Potrebbe stridere, in uno scenario simile, parlare allegramente di vino o altre amenità, ma in qualche modo bisogna custodire porzioni di normalità. Che poi quanto fa piacere quella carezza che a cena ti dà un bicchiere di vino, alla fine di queste belle giornatelle. Un bicchiere eh, regolatevi. Che se esagerate è un attimo che il vino dalle carezze passa a prendervi a schiaffi andanti e tornanti. Proprio per una di queste sere ho aperto la Falanghina del Sannio Vendemmia Tardiva “Alenta” di Nifo Sarrapochiello.
Molto di rado l’avverbio ‘tardi’ ha connotazione positiva. Il più delle volte viene collegato a comportamenti distratti, o magari pigri, comunque non positivi, non costruttivi. Un esempio? Per il Tokaji dobbiamo dire grazie ai turchi, che decisero di guerreggiare con l’Ungheria proprio un quarto d’ora prima che i contadini vendemmiassero. Quando questi poterono tornare (molto tardi) alle loro vigne, trovarono i grappoli tutti belli avvizziti ed ammuffiti. Quei pochi folli che dissero “vabbè, persa per persa io quest’uva la vinifico” si ritrovarono nelle damigiane un vino spaventosamente buono. Ma nulla era stato previsto, tutto era frutto di una casualità dovuta a un ritardo. Ecco, in qualche caso un qualcosa di negativo si può trasformare in qualcosa di enormemente positivo.


L’intuizione di Lorenzo Nifo di vinificare Falanghina da vendemmia tardiva è decisiva. La Falanghina è accomunabile al Grechetto, al Trebbiano Toscano, cioè ad uve ‘poverelle’, uve che non sparano fuochi d’artificio organolettici. Sono lì, tranquille, connotate da ribalda freschezza e da aromi morigerati. Concedere alla Falanghina quel poco di appassimento dà modo di amplificare tali aromi nel vino. Il risultato è un vino sorprendente e molto complesso, splendidamente dorato e brillante, bello ‘ciccioso’ nel calice (i puristi leggano: ‘molto consistente’).

+-------+

## La sfida
Ricopia parola per parola il brano sulla Falanghina, da "Molto di rado" giù fino a "di enormemente positivo.".

## Dati forniti
+-------+

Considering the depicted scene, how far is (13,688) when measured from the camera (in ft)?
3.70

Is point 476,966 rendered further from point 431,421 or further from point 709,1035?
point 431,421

+-------+

## Esito della prova
Molto di rado l’avverbio ‘tardi’ ha connotazione positiva. Il più delle volte viene collegato a comportamenti distratti, o magari pigri, comunque non positivi, non costruttivi. Un esempio? Per il Tokaji dobbiamo dire grazie ai turchi, che decisero di guerreggiare con l’Ungheria proprio un quarto d’ora prima che i contadini vendemmiassero. Quando questi poterono tornare (molto tardi) alle loro vigne, trovarono i grappoli tutti belli avvizziti ed ammuffiti. Quei pochi folli che dissero “vabbè, persa per persa io quest’uva la vinifico” si ritrovarono nelle damigiane un vino spaventosamente buono. Ma nulla era stato previsto, tutto era frutto di una casualità dovuta a un ritardo. Ecco, in qualche caso un qualcosa di negativo si può trasformare in qualcosa di enormemente positivo.